QUESTIONS TO ANSWER:
1 > In the passage on zoomable and nonzoomable objects, write out the text word for word, beginning with "A graphic object is said" and continuing through "obj.boundingBox(t) = t.apply(obj.boundingBox(null))".
2 > Condense the paragraph that opens "A zoomable object follows the zoom factor" into a short bulleted list that keeps its main facts. Use the passage on zoomable and nonzoomable objects.
3 > According to the passage on zoomable and nonzoomable objects, what value does the zoomable method return for the class IlvGraphic?

[Opening SOURCE PASSAGE section]

The Essential JViews Framework > Graphic Objects > Geometric Properties > Zoomable and Nonzoomable Objects

A graphic object is said to be zoomable if its bounding box follows the zoom level. In other words, the result of calling the method boundingBox with a transformer is the same as when calling boundingBox with a null transformer and then applying the transformer to the resulting rectangle. That is:

obj.boundingBox(t) = t.apply(obj.boundingBox(null))

A zoomable object follows the zoom factor. When a view is magnified by 2, a zoomable object is drawn twice as big. When a view is reduced by 1/2, a zoomable object is drawn half as big. A nonzoomable object does not follow the zoom factor, that is, it may be drawn at its original size in a reduced view.

Note
More precisely, a graphic object is zoomable if and only if for every transformer t, the rectangle obtained by calling obj.boundingBox(t) is contained in the rectangle obtained by applying the transformer to obj.boundingBox(null). Equality of both rectangles is not necessary.If you define your own graphic objects, you must define zoomable() correctly. If zoomable() returns true, but the object does not follow the zoom factor, the object may be drawn incorrectly.

Zoomable and nonzoomable objects are managed in very different ways in ILOG JViews, zoomable objects being managed in a more optimized way. To know whether an object is zoomable, call the zoomable method:

public boolean zoomable()

The returned value for the class IlvGraphic is true.

[Closing SOURCE PASSAGE section]
[Opening RECORDED INFORMATION section]

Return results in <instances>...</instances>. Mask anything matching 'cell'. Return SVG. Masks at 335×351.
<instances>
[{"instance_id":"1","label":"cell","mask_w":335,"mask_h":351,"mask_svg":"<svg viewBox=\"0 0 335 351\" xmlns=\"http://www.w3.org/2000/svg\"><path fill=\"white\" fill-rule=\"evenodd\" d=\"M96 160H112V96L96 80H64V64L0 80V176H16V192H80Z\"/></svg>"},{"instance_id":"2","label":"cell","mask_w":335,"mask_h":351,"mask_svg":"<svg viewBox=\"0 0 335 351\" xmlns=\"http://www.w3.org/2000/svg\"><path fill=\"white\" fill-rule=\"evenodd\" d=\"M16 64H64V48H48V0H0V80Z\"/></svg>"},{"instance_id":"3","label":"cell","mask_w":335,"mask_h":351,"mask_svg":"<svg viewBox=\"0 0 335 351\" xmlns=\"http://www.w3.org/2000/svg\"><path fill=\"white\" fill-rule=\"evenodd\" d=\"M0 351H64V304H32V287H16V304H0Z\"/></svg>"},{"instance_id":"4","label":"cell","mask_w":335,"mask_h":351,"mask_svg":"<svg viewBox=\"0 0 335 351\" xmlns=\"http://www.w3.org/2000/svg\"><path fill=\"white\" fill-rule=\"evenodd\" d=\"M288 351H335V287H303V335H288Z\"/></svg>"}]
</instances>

[Closing RECORDED INFORMATION section]

EXERCISE RESPONSES:
1 >
A graphic object is said to be zoomable if its bounding box follows the zoom level. In other words, the result of calling the method boundingBox with a transformer is the same as when calling boundingBox with a null transformer and then applying the transformer to the resulting rectangle. That is:

obj.boundingBox(t) = t.apply(obj.boundingBox(null))

2 >
- A zoomable object follows the zoom factor.
- When a view is magnified by 2, a zoomable object is drawn twice as big.
- When a view is reduced by 1/2, a zoomable object is drawn half as big.
- A nonzoomable object does not follow the zoom factor and may be drawn at its original size in a reduced view.

3 > It returns true.